Family dinners also mitigate the anti-social tendencies that
often appear during adolescence:
In
addition, a stack of studies link
regular family dinners with lowering a host of high risk teenage
behaviors parents fear: smoking, binge drinking, marijuana use,
violence, school problems, eating disorders and sexual activity. In one study
of more than 5,000 Minnesota teens, researchers concluded that regular family
dinners were associated with lower rates of depression and suicidal
thoughts. In a very recent study, kids who had been victims of
cyberbullying bounced back more readily if they had regular family
dinners. Family dinners have been found to be a more powerful deterrent against
high-risk teen behaviors than church attendance or good grades.

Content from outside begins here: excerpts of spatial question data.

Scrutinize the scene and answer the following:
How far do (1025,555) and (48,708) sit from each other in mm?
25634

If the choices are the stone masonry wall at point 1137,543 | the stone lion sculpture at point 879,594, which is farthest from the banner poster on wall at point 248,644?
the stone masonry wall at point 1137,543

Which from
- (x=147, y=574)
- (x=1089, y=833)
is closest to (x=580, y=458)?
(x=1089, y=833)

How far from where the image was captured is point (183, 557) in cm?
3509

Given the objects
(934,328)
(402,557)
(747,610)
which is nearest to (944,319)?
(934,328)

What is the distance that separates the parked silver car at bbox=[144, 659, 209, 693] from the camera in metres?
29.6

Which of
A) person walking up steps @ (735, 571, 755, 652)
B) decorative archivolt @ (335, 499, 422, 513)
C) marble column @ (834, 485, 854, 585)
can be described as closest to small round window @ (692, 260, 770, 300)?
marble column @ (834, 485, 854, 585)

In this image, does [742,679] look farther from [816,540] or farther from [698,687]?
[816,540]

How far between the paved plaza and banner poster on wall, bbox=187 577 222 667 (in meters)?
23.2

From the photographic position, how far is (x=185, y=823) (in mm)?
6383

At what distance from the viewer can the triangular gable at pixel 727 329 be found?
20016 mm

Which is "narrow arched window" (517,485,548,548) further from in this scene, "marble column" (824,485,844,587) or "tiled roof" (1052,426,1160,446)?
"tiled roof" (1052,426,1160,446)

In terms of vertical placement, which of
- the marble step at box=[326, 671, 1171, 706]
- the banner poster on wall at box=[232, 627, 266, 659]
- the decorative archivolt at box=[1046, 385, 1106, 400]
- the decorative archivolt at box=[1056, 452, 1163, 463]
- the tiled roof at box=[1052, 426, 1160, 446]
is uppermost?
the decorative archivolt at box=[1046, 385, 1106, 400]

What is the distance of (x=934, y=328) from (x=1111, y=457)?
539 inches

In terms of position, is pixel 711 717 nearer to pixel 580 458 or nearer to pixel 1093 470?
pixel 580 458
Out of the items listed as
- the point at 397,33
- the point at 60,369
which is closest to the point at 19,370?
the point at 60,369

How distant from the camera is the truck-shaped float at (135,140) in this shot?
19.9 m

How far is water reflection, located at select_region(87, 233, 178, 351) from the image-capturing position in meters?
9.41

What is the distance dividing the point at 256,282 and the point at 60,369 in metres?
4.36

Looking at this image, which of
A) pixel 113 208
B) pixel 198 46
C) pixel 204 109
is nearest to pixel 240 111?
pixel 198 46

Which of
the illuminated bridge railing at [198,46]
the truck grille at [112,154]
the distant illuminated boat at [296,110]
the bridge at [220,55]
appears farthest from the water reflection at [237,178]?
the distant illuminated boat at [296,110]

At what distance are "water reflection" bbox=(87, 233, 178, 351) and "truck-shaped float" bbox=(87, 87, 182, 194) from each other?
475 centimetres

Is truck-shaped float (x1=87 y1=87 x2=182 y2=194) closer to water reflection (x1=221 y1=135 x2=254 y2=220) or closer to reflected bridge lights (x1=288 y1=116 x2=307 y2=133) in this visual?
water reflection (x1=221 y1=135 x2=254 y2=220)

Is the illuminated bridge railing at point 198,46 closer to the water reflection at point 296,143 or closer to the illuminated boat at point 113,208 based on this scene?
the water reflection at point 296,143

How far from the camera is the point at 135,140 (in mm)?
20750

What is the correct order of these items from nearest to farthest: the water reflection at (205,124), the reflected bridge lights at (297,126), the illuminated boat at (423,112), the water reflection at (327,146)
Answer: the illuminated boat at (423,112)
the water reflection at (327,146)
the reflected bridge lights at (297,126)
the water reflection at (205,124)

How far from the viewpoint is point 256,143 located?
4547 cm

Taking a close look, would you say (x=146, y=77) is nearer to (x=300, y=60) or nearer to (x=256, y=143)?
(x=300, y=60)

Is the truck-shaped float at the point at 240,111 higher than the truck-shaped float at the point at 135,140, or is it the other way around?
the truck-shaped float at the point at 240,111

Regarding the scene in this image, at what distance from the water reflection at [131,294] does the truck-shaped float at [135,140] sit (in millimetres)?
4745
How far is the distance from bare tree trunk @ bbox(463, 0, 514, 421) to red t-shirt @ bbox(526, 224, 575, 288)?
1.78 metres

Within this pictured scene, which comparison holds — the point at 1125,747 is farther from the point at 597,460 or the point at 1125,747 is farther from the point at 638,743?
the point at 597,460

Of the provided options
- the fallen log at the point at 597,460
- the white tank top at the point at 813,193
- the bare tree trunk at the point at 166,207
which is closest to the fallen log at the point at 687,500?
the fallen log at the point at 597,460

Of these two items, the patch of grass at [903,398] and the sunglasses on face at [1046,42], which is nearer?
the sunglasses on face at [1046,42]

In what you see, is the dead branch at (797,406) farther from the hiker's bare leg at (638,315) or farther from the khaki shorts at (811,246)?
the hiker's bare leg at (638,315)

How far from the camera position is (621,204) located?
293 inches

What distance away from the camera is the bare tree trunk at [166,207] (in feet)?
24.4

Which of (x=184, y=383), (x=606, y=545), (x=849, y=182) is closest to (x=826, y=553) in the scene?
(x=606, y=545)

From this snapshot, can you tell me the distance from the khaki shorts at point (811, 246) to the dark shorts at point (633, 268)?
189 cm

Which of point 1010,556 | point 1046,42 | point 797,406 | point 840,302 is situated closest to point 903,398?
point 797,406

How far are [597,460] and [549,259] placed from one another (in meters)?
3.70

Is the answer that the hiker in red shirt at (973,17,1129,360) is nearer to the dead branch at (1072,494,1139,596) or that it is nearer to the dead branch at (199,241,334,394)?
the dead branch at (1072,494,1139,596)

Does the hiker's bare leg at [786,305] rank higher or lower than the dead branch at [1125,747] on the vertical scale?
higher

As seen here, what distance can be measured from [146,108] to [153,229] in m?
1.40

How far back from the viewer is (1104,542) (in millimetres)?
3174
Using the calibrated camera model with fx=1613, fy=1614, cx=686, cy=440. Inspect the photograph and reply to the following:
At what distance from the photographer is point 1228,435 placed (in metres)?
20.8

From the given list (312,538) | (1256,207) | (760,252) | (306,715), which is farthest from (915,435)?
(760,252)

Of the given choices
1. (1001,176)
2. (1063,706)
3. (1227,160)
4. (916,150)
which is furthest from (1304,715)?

Obviously, it is not enough to go through the motions. For
family dinners to work their magic, they require adult conversation… not
silence, not a television set in the background, and certainly not psychodrama:
Of
course, the real power of dinners lies in their interpersonal quality. If
family members sit in stony silence, if parents yell at each other, or scold
their kids, family dinner won’t confer positive benefits. Sharing a roast
chicken won’t magically transform parent-child relationships. But, dinner may
be the one time of the day when a parent and child can share a positive
experience – a well-cooked meal, a joke, or a story – and these small moments
can gain momentum to create stronger connections away from the table.
1 comment:
Excellent. It begins at home. The effort to marginalize families in order to neutralize the primary level of social organization is not beneficial to society but to its rulers or managers. This is related to the "diversity" policy, which also undermines social development, and creates and maintains class divisions.